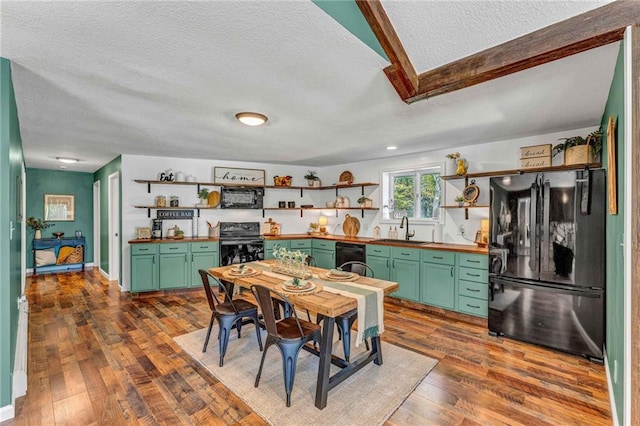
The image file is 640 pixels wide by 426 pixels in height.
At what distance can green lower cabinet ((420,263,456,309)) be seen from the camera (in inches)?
152

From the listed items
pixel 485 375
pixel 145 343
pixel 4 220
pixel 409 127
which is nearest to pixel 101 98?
pixel 4 220

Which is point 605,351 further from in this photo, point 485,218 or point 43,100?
point 43,100

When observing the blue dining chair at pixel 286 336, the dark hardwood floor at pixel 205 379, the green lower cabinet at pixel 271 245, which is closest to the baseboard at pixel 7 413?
the dark hardwood floor at pixel 205 379

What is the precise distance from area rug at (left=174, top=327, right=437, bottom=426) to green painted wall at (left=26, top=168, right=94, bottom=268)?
5.86 meters

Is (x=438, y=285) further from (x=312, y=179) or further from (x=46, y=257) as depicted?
Result: (x=46, y=257)

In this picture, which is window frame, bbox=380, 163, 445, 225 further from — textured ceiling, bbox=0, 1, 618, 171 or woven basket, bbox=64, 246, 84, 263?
woven basket, bbox=64, 246, 84, 263

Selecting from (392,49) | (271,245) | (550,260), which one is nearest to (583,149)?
(550,260)

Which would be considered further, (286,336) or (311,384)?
(311,384)

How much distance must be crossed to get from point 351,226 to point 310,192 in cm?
138

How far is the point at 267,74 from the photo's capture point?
210cm

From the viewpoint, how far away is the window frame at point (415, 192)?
4.63 metres

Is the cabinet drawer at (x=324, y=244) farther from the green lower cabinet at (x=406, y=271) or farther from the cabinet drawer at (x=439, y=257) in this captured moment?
the cabinet drawer at (x=439, y=257)

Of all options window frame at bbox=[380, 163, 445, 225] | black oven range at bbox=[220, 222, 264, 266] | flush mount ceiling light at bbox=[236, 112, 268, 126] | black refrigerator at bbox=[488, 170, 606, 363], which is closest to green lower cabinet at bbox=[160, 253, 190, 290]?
black oven range at bbox=[220, 222, 264, 266]

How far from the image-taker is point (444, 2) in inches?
57.4
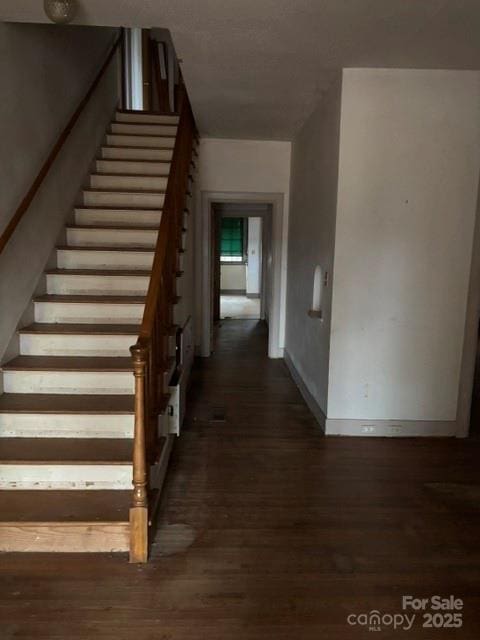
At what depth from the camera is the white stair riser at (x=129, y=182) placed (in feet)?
14.6

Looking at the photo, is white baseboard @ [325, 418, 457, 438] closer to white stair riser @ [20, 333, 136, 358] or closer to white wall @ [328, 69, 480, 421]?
white wall @ [328, 69, 480, 421]

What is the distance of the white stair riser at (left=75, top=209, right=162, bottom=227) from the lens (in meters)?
4.07

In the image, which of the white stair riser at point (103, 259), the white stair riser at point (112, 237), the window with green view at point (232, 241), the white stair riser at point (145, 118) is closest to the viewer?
the white stair riser at point (103, 259)

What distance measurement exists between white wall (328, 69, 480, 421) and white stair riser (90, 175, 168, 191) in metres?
1.98

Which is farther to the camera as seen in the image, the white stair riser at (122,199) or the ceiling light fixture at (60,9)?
the white stair riser at (122,199)

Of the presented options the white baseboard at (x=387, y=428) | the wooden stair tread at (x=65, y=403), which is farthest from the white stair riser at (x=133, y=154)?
the white baseboard at (x=387, y=428)

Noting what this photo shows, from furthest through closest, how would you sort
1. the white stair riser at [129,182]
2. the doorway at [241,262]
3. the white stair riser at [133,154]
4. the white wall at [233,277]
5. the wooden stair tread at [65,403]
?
1. the white wall at [233,277]
2. the doorway at [241,262]
3. the white stair riser at [133,154]
4. the white stair riser at [129,182]
5. the wooden stair tread at [65,403]

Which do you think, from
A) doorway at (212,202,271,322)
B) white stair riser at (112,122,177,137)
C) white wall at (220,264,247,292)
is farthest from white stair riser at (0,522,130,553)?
white wall at (220,264,247,292)

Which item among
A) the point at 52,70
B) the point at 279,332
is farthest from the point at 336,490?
the point at 52,70

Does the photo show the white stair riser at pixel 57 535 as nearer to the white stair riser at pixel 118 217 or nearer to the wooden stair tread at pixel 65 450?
the wooden stair tread at pixel 65 450

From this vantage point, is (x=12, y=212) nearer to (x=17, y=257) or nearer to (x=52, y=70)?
(x=17, y=257)

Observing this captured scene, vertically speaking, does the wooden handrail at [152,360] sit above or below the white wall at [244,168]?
below

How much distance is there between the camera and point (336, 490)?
279 centimetres

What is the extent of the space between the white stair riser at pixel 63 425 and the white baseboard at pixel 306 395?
67.2 inches
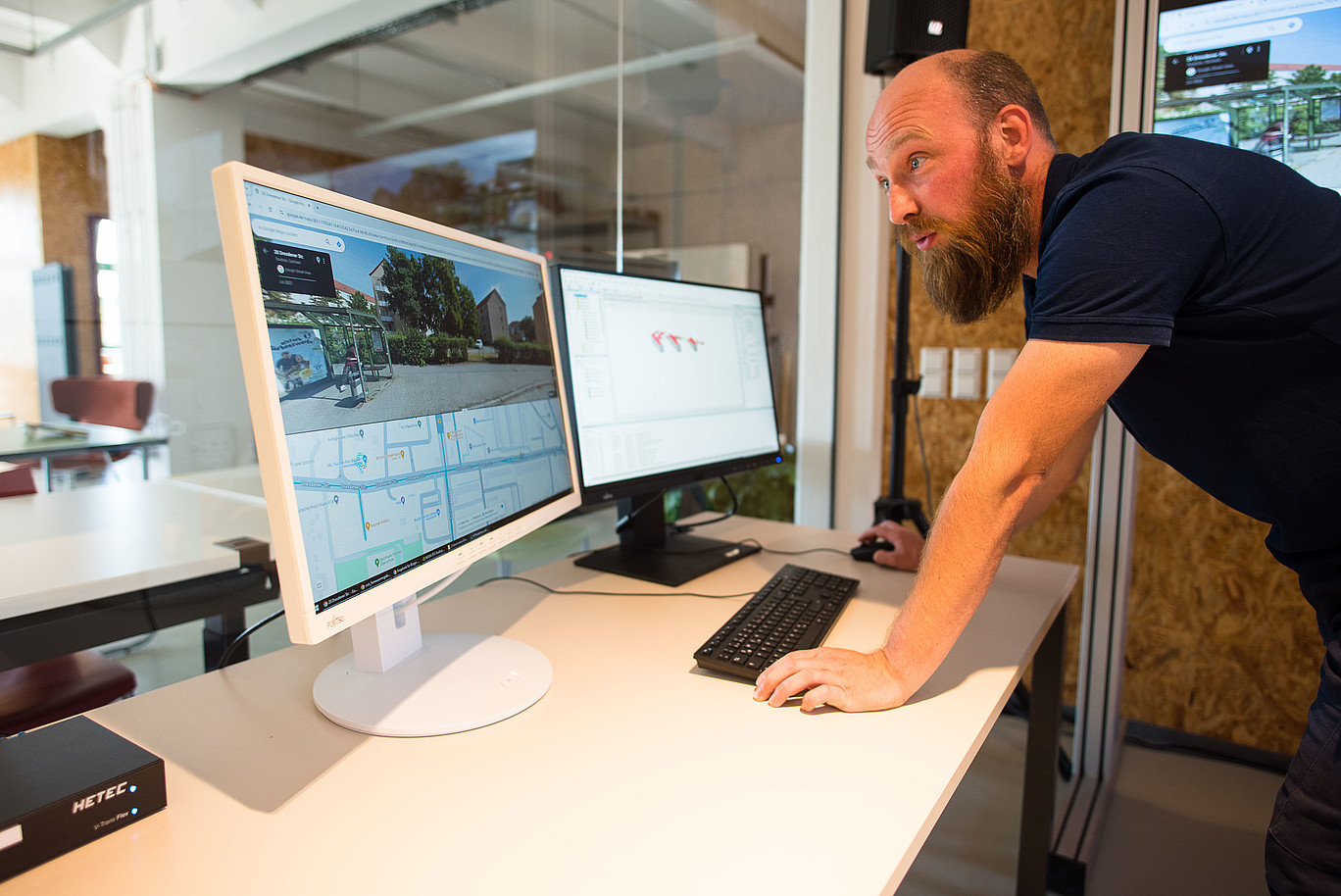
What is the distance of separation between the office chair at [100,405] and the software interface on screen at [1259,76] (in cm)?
239

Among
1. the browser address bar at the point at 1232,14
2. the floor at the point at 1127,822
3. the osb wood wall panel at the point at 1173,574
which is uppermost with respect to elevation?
the browser address bar at the point at 1232,14

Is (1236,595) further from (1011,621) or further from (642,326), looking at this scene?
(642,326)

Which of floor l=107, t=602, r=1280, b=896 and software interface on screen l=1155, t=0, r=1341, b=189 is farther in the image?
software interface on screen l=1155, t=0, r=1341, b=189

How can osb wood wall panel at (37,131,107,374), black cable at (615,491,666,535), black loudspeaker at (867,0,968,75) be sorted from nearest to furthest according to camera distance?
1. osb wood wall panel at (37,131,107,374)
2. black cable at (615,491,666,535)
3. black loudspeaker at (867,0,968,75)

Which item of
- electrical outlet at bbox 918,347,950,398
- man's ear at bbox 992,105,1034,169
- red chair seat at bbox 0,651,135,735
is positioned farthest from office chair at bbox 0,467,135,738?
electrical outlet at bbox 918,347,950,398

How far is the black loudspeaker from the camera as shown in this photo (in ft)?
5.94

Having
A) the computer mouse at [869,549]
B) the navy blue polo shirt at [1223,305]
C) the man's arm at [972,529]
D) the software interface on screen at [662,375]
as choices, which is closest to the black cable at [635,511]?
the software interface on screen at [662,375]

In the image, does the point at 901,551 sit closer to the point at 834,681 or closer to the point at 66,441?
the point at 834,681

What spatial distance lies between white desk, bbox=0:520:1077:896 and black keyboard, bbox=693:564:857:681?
0.03 m

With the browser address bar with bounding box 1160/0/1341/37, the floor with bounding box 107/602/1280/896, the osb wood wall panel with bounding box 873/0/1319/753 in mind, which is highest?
the browser address bar with bounding box 1160/0/1341/37

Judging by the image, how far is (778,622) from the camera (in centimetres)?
109

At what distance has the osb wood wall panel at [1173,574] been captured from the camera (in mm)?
2107

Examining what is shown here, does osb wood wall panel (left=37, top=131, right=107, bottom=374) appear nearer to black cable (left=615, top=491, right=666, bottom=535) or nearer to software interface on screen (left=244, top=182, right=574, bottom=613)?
software interface on screen (left=244, top=182, right=574, bottom=613)

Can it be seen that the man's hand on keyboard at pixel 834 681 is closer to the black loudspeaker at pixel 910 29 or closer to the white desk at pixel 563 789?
the white desk at pixel 563 789
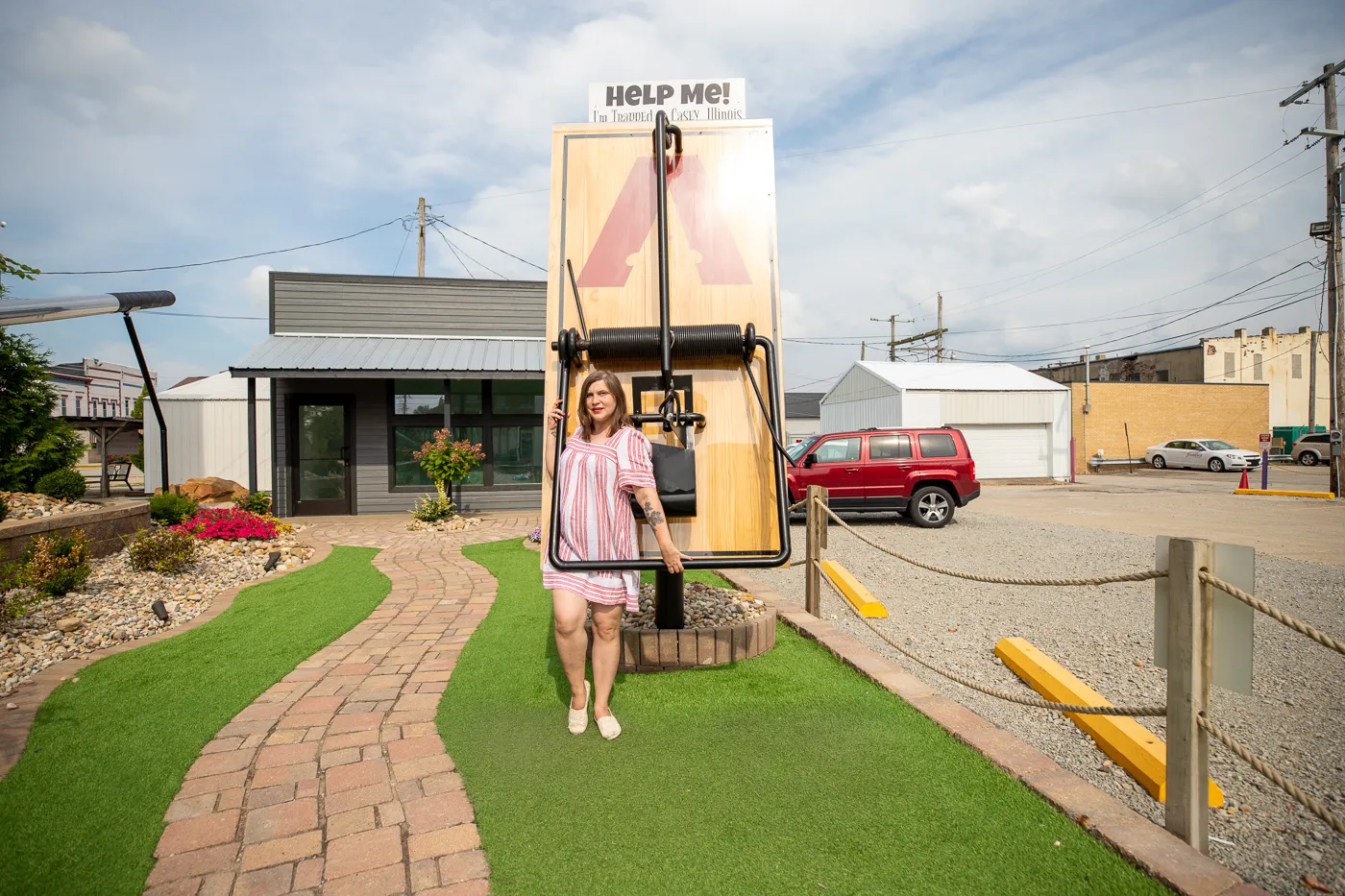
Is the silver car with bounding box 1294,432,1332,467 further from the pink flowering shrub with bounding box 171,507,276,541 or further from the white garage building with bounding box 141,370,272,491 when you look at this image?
the white garage building with bounding box 141,370,272,491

****************************************

_Work required_. Rewrite every entry with "green lower cabinet" replaced by "green base cabinet" and all else unchanged. Omit the pictures from your answer.

_Solved exercise_.
The image file is 640 pixels wide by 426 pixels in height.
At what distance can green base cabinet ((420,263,456,309)) be seen from the camera (in inches)?
152

From the listed items
pixel 485 375
pixel 145 343
pixel 4 220
pixel 409 127
which is nearest to pixel 101 98?
pixel 4 220

Which is point 605,351 further from in this photo, point 485,218 or point 43,100?
point 43,100

When observing the blue dining chair at pixel 286 336, the dark hardwood floor at pixel 205 379, the green base cabinet at pixel 271 245, which is closest to the baseboard at pixel 7 413?
the dark hardwood floor at pixel 205 379

What is the precise distance from area rug at (left=174, top=327, right=437, bottom=426) to green painted wall at (left=26, top=168, right=94, bottom=268)?
5.86 meters

Is (x=438, y=285) further from (x=312, y=179) or further from (x=46, y=257) as depicted?
Result: (x=46, y=257)

In this picture, which is window frame, bbox=380, 163, 445, 225 further from — textured ceiling, bbox=0, 1, 618, 171 or woven basket, bbox=64, 246, 84, 263?
woven basket, bbox=64, 246, 84, 263

Selecting from (392,49) | (271,245) | (550,260), which one is nearest to (583,149)?
(550,260)

Which would be considered further, (286,336) or (311,384)?
(311,384)

How much distance must be crossed to get from point 351,226 to point 310,192 in cm?
138

How far is the point at 267,74 from the photo's capture point?
210cm

From the viewpoint, how far away is the window frame at point (415, 192)?
4.63 metres

Is the cabinet drawer at (x=324, y=244) farther from the green base cabinet at (x=406, y=271) or farther from the cabinet drawer at (x=439, y=257) in this captured moment?
the cabinet drawer at (x=439, y=257)

Of all options window frame at bbox=[380, 163, 445, 225] | black oven range at bbox=[220, 222, 264, 266] | flush mount ceiling light at bbox=[236, 112, 268, 126] | black refrigerator at bbox=[488, 170, 606, 363], which is closest to green base cabinet at bbox=[160, 253, 190, 290]?
black oven range at bbox=[220, 222, 264, 266]

How far from the image-taker is point (444, 2) in inches?
57.4
At what depth from the camera is the white stair riser at (x=129, y=182) placed (in feet)?
14.6

Looking at the photo, is white baseboard @ [325, 418, 457, 438] closer to white stair riser @ [20, 333, 136, 358] or closer to white wall @ [328, 69, 480, 421]?
white wall @ [328, 69, 480, 421]

What is the distance of the white stair riser at (left=75, top=209, right=162, bottom=227) from the lens (in meters)?
4.07

In the image, which of the white stair riser at point (103, 259), the white stair riser at point (112, 237), the window with green view at point (232, 241), the white stair riser at point (145, 118) is closest to the viewer?
the white stair riser at point (103, 259)

What distance measurement exists between white wall (328, 69, 480, 421) and white stair riser (90, 175, 168, 191) in metres?
1.98

Which is farther to the camera as seen in the image, the white stair riser at (122,199) or the ceiling light fixture at (60,9)?
the white stair riser at (122,199)

Of the presented options the white baseboard at (x=387, y=428) | the wooden stair tread at (x=65, y=403), which is farthest from the white stair riser at (x=133, y=154)?
the white baseboard at (x=387, y=428)

Noting what this photo shows, from furthest through closest, how would you sort
1. the white stair riser at [129,182]
2. the doorway at [241,262]
3. the white stair riser at [133,154]
4. the white wall at [233,277]
5. the wooden stair tread at [65,403]
?
1. the white wall at [233,277]
2. the doorway at [241,262]
3. the white stair riser at [133,154]
4. the white stair riser at [129,182]
5. the wooden stair tread at [65,403]

Which do you think, from
A) doorway at (212,202,271,322)
B) white stair riser at (112,122,177,137)
C) white wall at (220,264,247,292)
is farthest from white stair riser at (0,522,130,553)?
white wall at (220,264,247,292)

Which item among
A) the point at 52,70
B) the point at 279,332
is farthest from the point at 336,490?
the point at 52,70

Does the photo show the white stair riser at pixel 57 535 as nearer to the white stair riser at pixel 118 217 or nearer to the wooden stair tread at pixel 65 450?
the wooden stair tread at pixel 65 450

From this vantage point, is (x=12, y=212) nearer to (x=17, y=257) or nearer to (x=52, y=70)?
(x=17, y=257)

Observing this captured scene, vertically speaking, does the wooden handrail at [152,360] sit above or below the white wall at [244,168]?
below

How much distance is there between the camera and point (336, 490)?
279 centimetres

What is the extent of the space between the white stair riser at pixel 63 425 and the white baseboard at pixel 306 395?
67.2 inches
What is the distance of separation between the office chair at [100,405] and the software interface on screen at [1259,76] (in cm)?
239

Among
1. the browser address bar at the point at 1232,14
2. the floor at the point at 1127,822
3. the osb wood wall panel at the point at 1173,574
which is uppermost with respect to elevation?
the browser address bar at the point at 1232,14

Is (1236,595) further from (1011,621) or further from (642,326), looking at this scene?
(642,326)

Which of floor l=107, t=602, r=1280, b=896 and software interface on screen l=1155, t=0, r=1341, b=189 is farther in the image?
software interface on screen l=1155, t=0, r=1341, b=189

How can osb wood wall panel at (37,131,107,374), black cable at (615,491,666,535), black loudspeaker at (867,0,968,75) be sorted from nearest to furthest according to camera distance?
1. osb wood wall panel at (37,131,107,374)
2. black cable at (615,491,666,535)
3. black loudspeaker at (867,0,968,75)

Which item of
- electrical outlet at bbox 918,347,950,398
- man's ear at bbox 992,105,1034,169
- red chair seat at bbox 0,651,135,735
is positioned farthest from office chair at bbox 0,467,135,738?
electrical outlet at bbox 918,347,950,398

How far is the black loudspeaker from the camera as shown in this photo (in ft)?
5.94

Having
A) the computer mouse at [869,549]
B) the navy blue polo shirt at [1223,305]
C) the man's arm at [972,529]
D) the software interface on screen at [662,375]
as choices, which is closest to the black cable at [635,511]?
the software interface on screen at [662,375]

In the image, does the point at 901,551 sit closer to the point at 834,681 or closer to the point at 66,441?
the point at 834,681

What spatial distance lies between white desk, bbox=0:520:1077:896 and black keyboard, bbox=693:564:857:681?
0.03 m

With the browser address bar with bounding box 1160/0/1341/37, the floor with bounding box 107/602/1280/896, the osb wood wall panel with bounding box 873/0/1319/753 in mind, which is highest?
the browser address bar with bounding box 1160/0/1341/37

Judging by the image, how far is (778,622) from the camera (in centimetres)?
109

At what distance has the osb wood wall panel at [1173,574] been captured from the camera (in mm)?
2107

Examining what is shown here, does osb wood wall panel (left=37, top=131, right=107, bottom=374) appear nearer to black cable (left=615, top=491, right=666, bottom=535) or nearer to software interface on screen (left=244, top=182, right=574, bottom=613)?
software interface on screen (left=244, top=182, right=574, bottom=613)

Can it be seen that the man's hand on keyboard at pixel 834 681 is closer to the black loudspeaker at pixel 910 29 or closer to the white desk at pixel 563 789?
the white desk at pixel 563 789
Is the silver car with bounding box 1294,432,1332,467 further from the pink flowering shrub with bounding box 171,507,276,541 or further from the white garage building with bounding box 141,370,272,491 when you look at this image?
the white garage building with bounding box 141,370,272,491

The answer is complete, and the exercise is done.